• TEXTAUSZUG:
□ □ □

Neujahrsempfang mit Visionen für den Donaukiez

Das Quartiersmanagement lud am 31. Januar zum Neujahrsempfang in die Schulbibliothek des Ernst-Abbe-Gymnasiums ein und sammelte Ideen für den Donaukiez.


Fotos: Jens Sethmann

Statt einer regulären Quartiersratssitzung fand am letzten Januartag ein Neujahrsempfang statt. Dazu waren nicht nur die Quartiersrät*innen eingeladen, sondern auch die Mitglieder der Aktionsfondsjury, Vertreter*innen der aktuell laufenden Projekte und – wie immer – alle Nachbar*innen aus dem Donaukiez. Der Empfang diente einerseits dazu, den Ehrenamtlichen für ihren Einsatz im Donaukiez mit einem kleinen Geschenk zu danken. Andererseits bot er eine willkommene Gelegenheit, sich untereinander auszutauschen.

In diesem Jahr traf man sich nicht im Quartiersbüro, sondern in der Abbethek, die Schulbibliothek des Ernst-Abbe-Gymnasiums. Sie wurde vor zwei Jahren eröffnet und hat ihre Medienbestände seitdem immer weiter vergrößert. Am 17. Januar war der offizielle Startschuss für das vom Quartiersmanagement geförderte Projekt zur Stärkung und Öffnung der Abbethek. Davon profitieren nicht nur die Schüler*innen des Ernst-Abbe-Gymnasiums. Auch Kitagruppen und andere Schulen können das Angebot nutzen. „Und wir können in Zukunft die Bibliothek auch mindestens einmal im Monat für die Nachbarschaft öffnen“, sagte Schulleiter Tilmann Kötterheinrich-Wedekind zur Begrüßung.

□ □ □

• VORLIEGENDE EINTRÄGE:
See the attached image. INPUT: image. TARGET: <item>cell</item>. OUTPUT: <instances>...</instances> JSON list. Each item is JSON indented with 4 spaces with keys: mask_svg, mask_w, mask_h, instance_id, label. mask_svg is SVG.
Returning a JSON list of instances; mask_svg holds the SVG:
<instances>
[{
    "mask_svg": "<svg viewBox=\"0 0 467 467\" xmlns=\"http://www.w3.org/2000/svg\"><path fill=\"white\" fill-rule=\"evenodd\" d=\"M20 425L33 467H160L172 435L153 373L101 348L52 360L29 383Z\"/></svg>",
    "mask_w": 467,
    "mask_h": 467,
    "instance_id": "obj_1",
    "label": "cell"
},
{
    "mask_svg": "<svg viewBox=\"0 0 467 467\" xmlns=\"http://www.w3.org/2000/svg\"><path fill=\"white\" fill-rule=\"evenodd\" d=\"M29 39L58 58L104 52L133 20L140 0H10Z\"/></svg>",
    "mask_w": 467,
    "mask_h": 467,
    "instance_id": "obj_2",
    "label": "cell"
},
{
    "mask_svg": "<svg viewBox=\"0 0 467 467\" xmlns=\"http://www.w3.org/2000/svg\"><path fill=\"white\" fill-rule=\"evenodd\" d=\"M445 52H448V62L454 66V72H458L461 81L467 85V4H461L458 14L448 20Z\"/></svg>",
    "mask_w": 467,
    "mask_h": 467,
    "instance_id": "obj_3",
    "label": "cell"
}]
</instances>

□ □ □

• AUFGABE 1: Geben Sie den Absatz aus dem Textauszug über den Neujahrsempfang, der mit „Statt einer regulären Quartiersratssitzung“ beginnt, als knappe Liste wieder und behalten Sie dabei seine wichtigsten Angaben bei.
• AUFGABE 2: Schreiben Sie den Textauszug über den Neujahrsempfang im Donaukiez im Anschluss an seinen letzten Satz weiter.
Die Einträge werden für die Bearbeitung nicht gebraucht.

• SCHRIFTLICHE ANTWORT 1:
- Am letzten Januartag fand statt einer regulären Quartiersratssitzung ein Neujahrsempfang statt.
- Eingeladen waren die Quartiersrät*innen, die Mitglieder der Aktionsfondsjury, Vertreter*innen der laufenden Projekte und alle Nachbar*innen aus dem Donaukiez.
- Die Ehrenamtlichen bekamen als Dank für ihren Einsatz ein kleines Geschenk.
- Außerdem bot der Empfang Gelegenheit zum gegenseitigen Austausch.

• SCHRIFTLICHE ANTWORT 2:
Gedanken und Visionen für den Donaukiez

Der Neujahrsempfang war aber nicht nur ein geselliges Beisammensein bei belegten Brötchen, Obst, Knabbereien und Getränken. Von den über 40 Gästen waren ein paar Gedanken über den Donaukiez gefragt. „Wir werden in diesem Jahr wieder unser Handlungskonzept fortschreiben“, erklärte Quartiersmanager Simon Alvarez. „Darum ist es wichtig, dass wir über die unterschiedlichen Bedarfe sprechen – und darüber, was fehlt.“

Das Integrierte Handlungs- und Entwicklungskonzept (IHEK) ist der grundlegende Fahrplan für die Arbeit des Quartiersmanagements. Weil der Kiez sich wandelt, muss auch das Konzept regelmäßig angepasst werden. Das Quartiersmanagement Donaustraße-Nord wird in den nächsten Monaten zusammen mit dem Quartiersrat das IHEK für 2019 bis 2021 ausarbeiten. Weil nur Dinge, die im IHEK stehen, in den kommenden Jahren aus dem Programm Soziale Stadt gefördert werden können, darf nichts vergessen werden.

Um zu sehen, ob das bisherige IHEK noch die richtigen Schwerpunkte setzt, konnten die Gäste die Handlungsfelder und Themen auf fünf Stellwänden neu bewerten: Was ist in den Bereichen Bildung, öffentlicher Raum, Nachbarschaft, Arbeit und Beteiligung am wichtigsten? Außerdem wurden spontane Meinungen über den Donaukiez heute gesammelt sowie Wünsche und Visionen für den Donaukiez im Jahr 2030 aufgeschrieben. Die Quartiersmanager*innen werden die Ergebnisse zusammenfassen und einen ersten Entwurf des neuen IHEKs bei der nächsten Sitzung des Quartiersrats am 14. März zur Diskussion stellen.

Die Abbethek tanzt

Für den musikalischen Abschluss des Abends sorgte eine vierköpfige Kapelle mit sechs Sängerinnen und Sängern vom Verein Sivasli Canlar aus der Donaustraße 102. Sie spielten einige traditionelle Lieder und brachten die Abbethek sogar zum Tanzen.